At the start of my undergraduate experience, I remember being really overwhelmed trying to make friends with fellow Asian American students. I felt like my experience was so different from my peers, most of whom were children of immigrants. I took an introductory Korean class my first term, and it seemed like everyone else in the class had at least some prior exposure to Korean. I consistently failed every quiz and used to cry in class because I felt so out of place. I ended up late dropping since I was on track to failing it anyway. I was so humiliated after this experience, and I avoided getting involved with the Asian American student community. It was only through my academic study that I developed a framework for understanding my story and felt more confident that there was a place for me in the Asian American community. I feel so lucky to have taken an Asian American studies class with a professor who eventually became a mentor to me.

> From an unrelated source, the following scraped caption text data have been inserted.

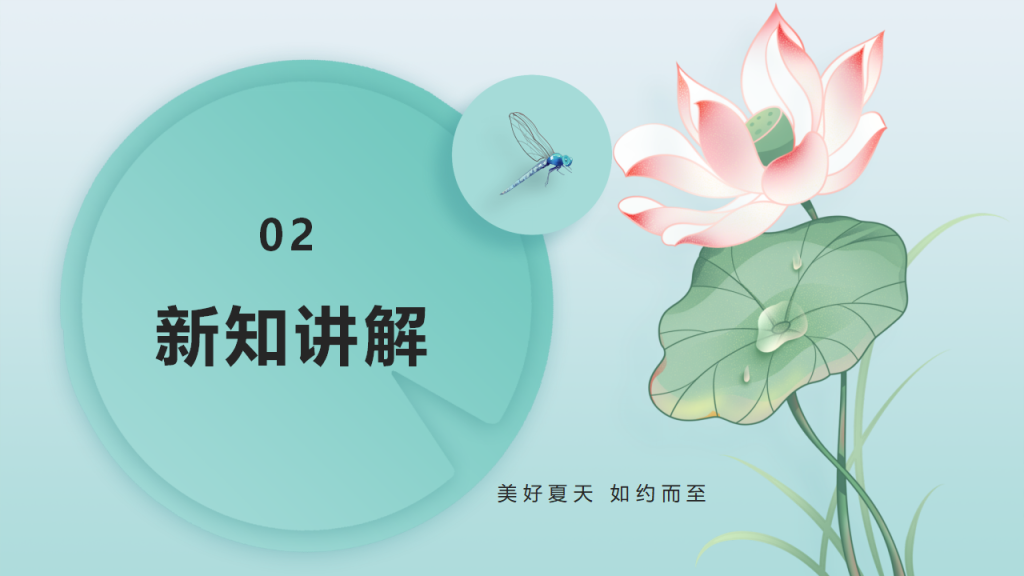 图片[5]-清新文艺风部编版三年级下册课件《荷花》PPT模板-宝库盒教辅资料站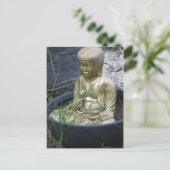 Garden Buddha Briefkaart (Staand voorkant)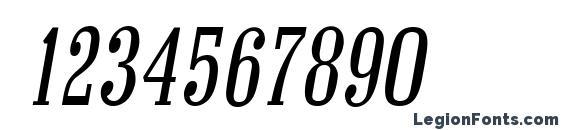 ColonelL Italic Font, Number Fonts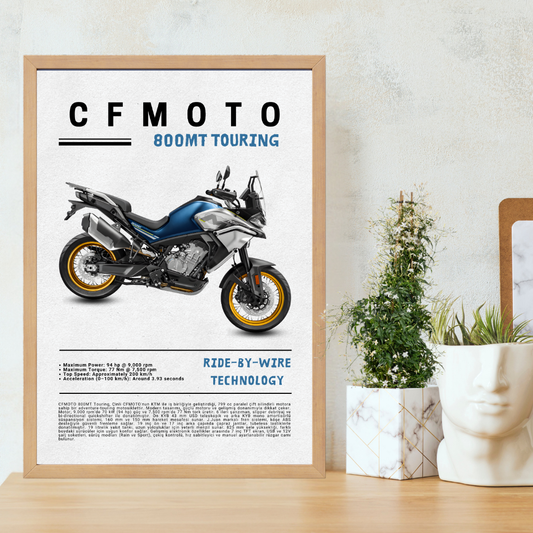 CFMOTO 800MT Touring Tekli Ahşap Motosiklet Tablo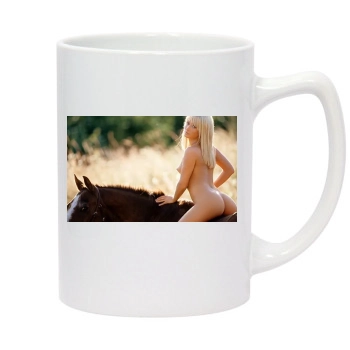 Sara Jean Underwood 14oz White Statesman Mug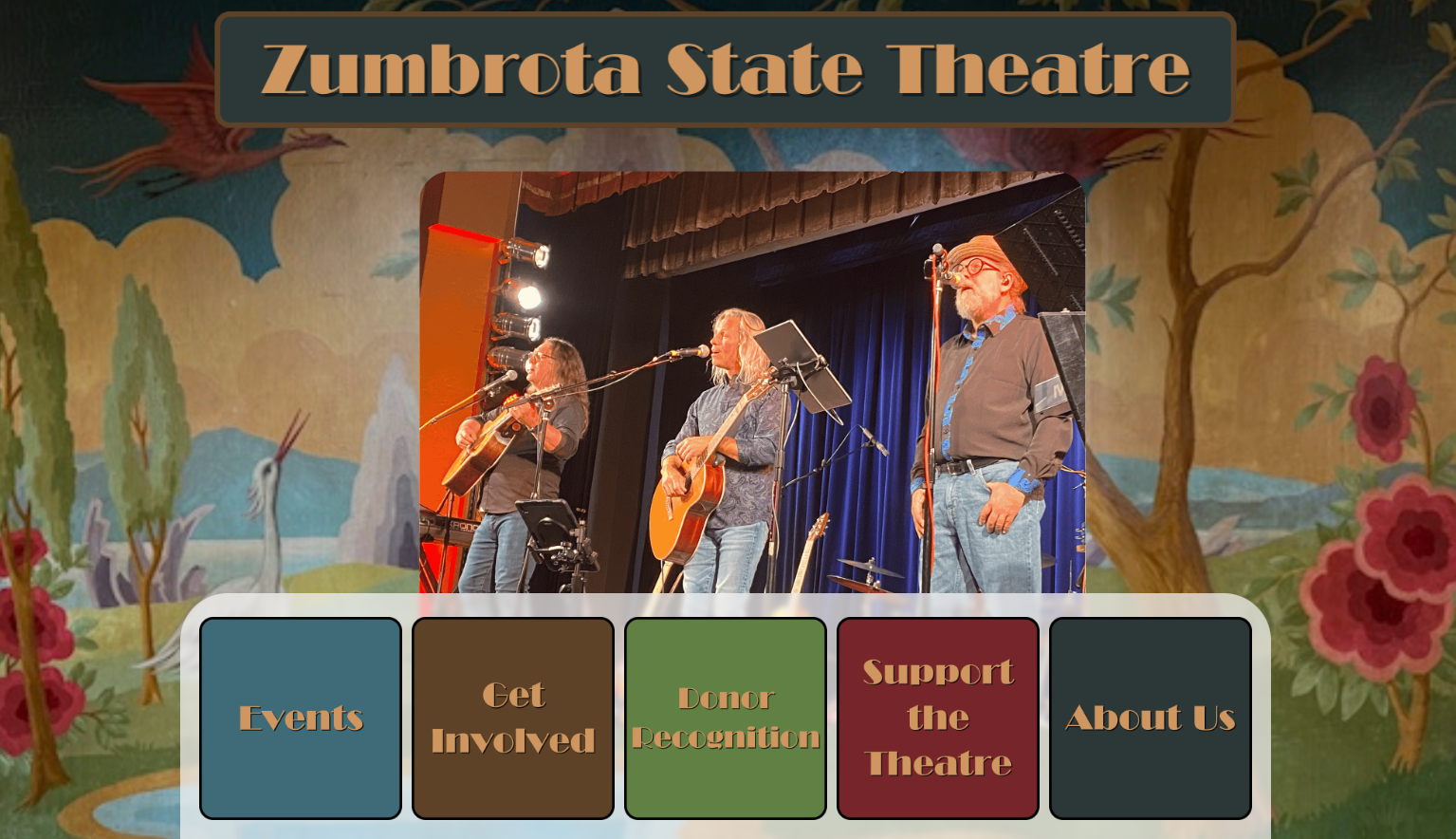 Zumbrota State Theatre performance and community moment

During this time, I decided to write an honors thesis based on the experiences of other Korean adoptees. It was a transformative project, and it also sparked my love of sociological research. As fate would have it, it also gave me the love of my life, and I met my husband Nikos when reaching out to fellow adoptees. I was particularly fascinated by my interviewees’ accounts of going to Korea, and I desperately wanted to travel there. I was fortunate to be awarded a Fulbright, spending a year in Korea interviewing other adoptees about their experiences. Living in Korea was such a gift, and I know that I am incredibly privileged to have this experience, especially since I got to be there with Nikos. Most of it was amazing, but it was also really hard though to feel like an outsider especially when I was yearning for a connection
to Korea.

When I got back to the U.S., life seemed to speed up as it often does. Nikos and I got married, started our respective graduate programs, and had a baby along the way. We moved from Brooklyn, New York, for my job at Carleton 12 years ago. I can truly say that this is a dream job for me, and one of my favorite aspects is getting to know Carleton students. A few years back, I developed a class on Asian American studies which I have taught a few times. It was so rewarding to be able to think through and to discuss the multiple dimensions related to race, ethnicity, and identity. When I was an undergrad, the class I took with my professor gave me the tools to better understand my experience. He also made me feel like I belonged, even though my AAPI experience was so different from my peers. I hope to do that for all of my students at Carleton.